The medical ward ran low and long across the ridge on the outskirts of the shimmering city.  It swept across the landscape in sensual curves, here the turn of a lower lip, there the sweet arc of a breast.  Seamless as shark skin, it seemed perfectly evolved, as though it had come into this world fully formed in its perfection.  One was unable to grasp its origins, to comprehend its purpose or function, but was left in awe of it nonetheless.  Tomlin walked towards the shadow, if one could even call it that, of the edifice and could feel its brightness, the light of progress radiating from some gland of that seamless skin.  

A large swooping tendril loomed over his approach, and yet still offered no sense of entry, no sense that it deigned to register his presence although he was sure somehow that he had not gone unnoticed.  At his side crept his own shadow, real and full of the depth and richness only true darkness can bring.  He sensed that it was this darkness, this depth, that sent waves of ersatz warnings ringing through the hollow cores of that hall of knowledge, that beacon of hope.  As he made this mental note, he felt a slight breeze, as gentle as a caress, flutter across his face from the left.  Turning, after a tenuous deliberation and fear, he saw that the wall had recessed several feet from a point that was imperceptible from where he stood.  At first he thought it odd, but the longer he looked, the more the ward made it seem as though it had always been there.  That there had been no change, no possible alternative.  

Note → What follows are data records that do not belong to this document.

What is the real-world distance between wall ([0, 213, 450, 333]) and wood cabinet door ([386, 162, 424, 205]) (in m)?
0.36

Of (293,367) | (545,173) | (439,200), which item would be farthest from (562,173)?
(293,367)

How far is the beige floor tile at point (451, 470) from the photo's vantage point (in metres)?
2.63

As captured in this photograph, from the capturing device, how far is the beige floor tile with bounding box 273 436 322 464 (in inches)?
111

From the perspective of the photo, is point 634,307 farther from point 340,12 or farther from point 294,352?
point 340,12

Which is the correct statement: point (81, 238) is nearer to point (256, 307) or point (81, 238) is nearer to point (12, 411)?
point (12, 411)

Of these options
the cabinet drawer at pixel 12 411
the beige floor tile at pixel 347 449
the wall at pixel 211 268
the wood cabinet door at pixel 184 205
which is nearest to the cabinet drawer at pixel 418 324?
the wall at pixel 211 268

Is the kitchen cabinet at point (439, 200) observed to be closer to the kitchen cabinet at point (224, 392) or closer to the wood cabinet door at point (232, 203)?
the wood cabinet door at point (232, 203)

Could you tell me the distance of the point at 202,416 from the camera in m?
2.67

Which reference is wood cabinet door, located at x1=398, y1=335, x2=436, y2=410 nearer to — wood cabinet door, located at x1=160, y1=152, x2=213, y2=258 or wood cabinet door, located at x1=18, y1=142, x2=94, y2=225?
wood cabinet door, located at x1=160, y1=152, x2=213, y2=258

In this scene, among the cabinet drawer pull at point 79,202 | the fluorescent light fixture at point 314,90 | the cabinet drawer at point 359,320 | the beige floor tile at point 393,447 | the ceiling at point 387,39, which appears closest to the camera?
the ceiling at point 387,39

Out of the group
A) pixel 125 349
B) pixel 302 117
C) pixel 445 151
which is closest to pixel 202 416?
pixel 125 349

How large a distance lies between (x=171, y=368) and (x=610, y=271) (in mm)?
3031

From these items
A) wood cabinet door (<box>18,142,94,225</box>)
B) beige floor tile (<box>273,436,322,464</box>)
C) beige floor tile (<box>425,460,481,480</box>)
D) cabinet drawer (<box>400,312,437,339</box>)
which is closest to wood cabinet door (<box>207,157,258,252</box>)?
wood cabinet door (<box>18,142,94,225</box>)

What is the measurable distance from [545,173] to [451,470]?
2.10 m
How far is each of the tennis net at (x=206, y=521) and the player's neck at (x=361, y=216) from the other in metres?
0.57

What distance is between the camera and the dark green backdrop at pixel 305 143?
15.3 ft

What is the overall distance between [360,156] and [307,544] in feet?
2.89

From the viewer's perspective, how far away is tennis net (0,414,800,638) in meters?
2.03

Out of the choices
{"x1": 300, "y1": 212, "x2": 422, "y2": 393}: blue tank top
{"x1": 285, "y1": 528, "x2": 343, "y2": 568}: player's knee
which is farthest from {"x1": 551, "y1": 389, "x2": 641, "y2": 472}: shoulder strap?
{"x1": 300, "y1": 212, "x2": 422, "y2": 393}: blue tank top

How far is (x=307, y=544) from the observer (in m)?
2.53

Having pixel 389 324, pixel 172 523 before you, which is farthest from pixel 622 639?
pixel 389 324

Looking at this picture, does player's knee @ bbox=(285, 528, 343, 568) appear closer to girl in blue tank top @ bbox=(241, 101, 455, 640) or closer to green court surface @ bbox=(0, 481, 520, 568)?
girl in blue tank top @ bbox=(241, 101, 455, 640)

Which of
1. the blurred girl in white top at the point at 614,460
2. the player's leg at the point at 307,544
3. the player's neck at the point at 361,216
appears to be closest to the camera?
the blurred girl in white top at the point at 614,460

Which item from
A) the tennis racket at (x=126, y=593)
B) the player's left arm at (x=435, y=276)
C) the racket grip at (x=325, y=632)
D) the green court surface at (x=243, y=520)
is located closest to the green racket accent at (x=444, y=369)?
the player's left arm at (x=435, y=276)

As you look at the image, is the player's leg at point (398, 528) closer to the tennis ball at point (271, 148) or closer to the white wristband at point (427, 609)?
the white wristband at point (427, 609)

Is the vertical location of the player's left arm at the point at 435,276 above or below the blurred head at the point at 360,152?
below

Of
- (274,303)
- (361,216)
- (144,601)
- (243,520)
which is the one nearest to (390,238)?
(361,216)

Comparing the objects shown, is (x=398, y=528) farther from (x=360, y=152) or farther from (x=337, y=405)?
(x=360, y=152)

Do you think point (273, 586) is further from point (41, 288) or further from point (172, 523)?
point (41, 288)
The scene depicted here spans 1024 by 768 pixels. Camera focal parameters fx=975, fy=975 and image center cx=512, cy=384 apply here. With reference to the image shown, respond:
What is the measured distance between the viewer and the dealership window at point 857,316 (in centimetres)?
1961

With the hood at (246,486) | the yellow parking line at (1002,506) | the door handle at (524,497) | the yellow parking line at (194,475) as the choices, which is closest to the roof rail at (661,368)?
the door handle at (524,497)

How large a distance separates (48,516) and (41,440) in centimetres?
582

Tomlin reeled slightly in his confusion but gradually allowed himself to be convinced that he had been wrong and the ward to be infallible.  His shadow and he ventured a step in the direction of this aperture and he noted that it was the merest of slits in the grand form but still wide enough to allow three people to stand abreast within.  Unlike most apertures, this had no shadow lines, no sense of a beyond and yet it pulsed ever so slightly with an even white light from within.  Edging nearer, Tomlin smelled at the air cautiously and could only think of it to be scented of stainless steel.  He thought with vague direction that this was the only odor the place could be made from.  An even smell without nuance or crevice, without points of weakness or entry.  Solid.  Featureless.  His fear came rushing, screaming, pounding, eating at his senses.  His hands and fingers locked rigidly at his sides, palms out slightly raised so that he looked as though an idol or apostle awaiting the creed of a greater god, perhaps the one sprawled so languidly before him.  Through no particular will of his own, he was propelled forward, feet following his shoes rather than shoes after feet.  The threshold seemed to buzz after him as it stood immense and light.  Though he knew it didn't move, his now streaming eyes made it seem to flutter.  To his horror he felt his shadow's depth growing dim as he moved forward.  He could see it crumpling from within, losing itself, biting at the ground, determined to stay rooted to that earth, that soil.  And there, just at the threshold of the ward, his shadow's grip failed and vanished and he passed through with a scream caught at the edge of his throat.